• _PASSAGE FOR REVIEW_
- - - - - - -

The people of Missouri, the surviving victims of Mr. Bucklew's crimes, and others like them deserve better. Even the principal dissent acknowledges that "the long delays that now typically occur between the time an offender is sentenced to death and his execution" are "excessive." Post, at 16. The answer is not, as the dissent incongruously suggests, to reward those who interpose delay with a decree ending capital punishment by judicial fiat. Post, at 18. Under our Constitution, the question of capital punishment belongs to the people and their representatives, not the courts, to resolve. The proper role of courts is to ensure that method-of-execution challenges to lawfully issued sentences are resolved fairly and expeditiously. Courts should police carefully against attempts to use such challenges as tools to interpose unjustified delay.
Last-minute stays should be the extreme exception, not the norm, and "the last-minute nature of an application" that "could have been brought" earlier, or "an applicant's attempt at manipulation," "may be grounds for denial of a stay." Hill, 547 U. S., at 584 (internal quotation marks omitted). So, for example, we have vacated a stay entered by a lower court as an abuse of discretion where the inmate waited to bring an available claim until just 10 days before his scheduled execution for a murder he had committed 24 years earlier. See Dunn v. Ray, 586 U. S. ___ (2019). If litigation is allowed to proceed, federal courts "can and should" protect settled state judgments from "undue interference" by invoking their "equitable powers" to dismiss or curtail suits that are pursued in a "dilatory" fashion or based on "speculative" theories.
Bucklew's meritless challenge has now been rejected. Hopefully the Supreme Court's guidance to lower courts on preventing "dilatory" tactics will help to reduce unjustified delays in capital (and other) cases.

- - - - - - -

• _TASK ITEM_
Rewrite the passage on execution delays from "The people of" up to and including "interpose unjustified delay.", putting "dissenting opinion" in place of "dissent".

• _STORED DATA_

- - - - - - -

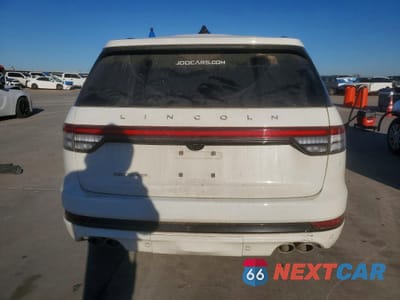 Zdjęcie 6 z 14 samochodu: 2025 LINCOLN AVIATOR VIN:5LM5J6WC5SGL23437 - miniatura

- - - - - - -

• _ANSWER FOR THE TASK_
The people of Missouri, the surviving victims of Mr. Bucklew's crimes, and others like them deserve better. Even the principal dissenting opinion acknowledges that "the long delays that now typically occur between the time an offender is sentenced to death and his execution" are "excessive." Post, at 16. The answer is not, as the dissenting opinion incongruously suggests, to reward those who interpose delay with a decree ending capital punishment by judicial fiat. Post, at 18. Under our Constitution, the question of capital punishment belongs to the people and their representatives, not the courts, to resolve. The proper role of courts is to ensure that method-of-execution challenges to lawfully issued sentences are resolved fairly and expeditiously. Courts should police carefully against attempts to use such challenges as tools to interpose unjustified delay.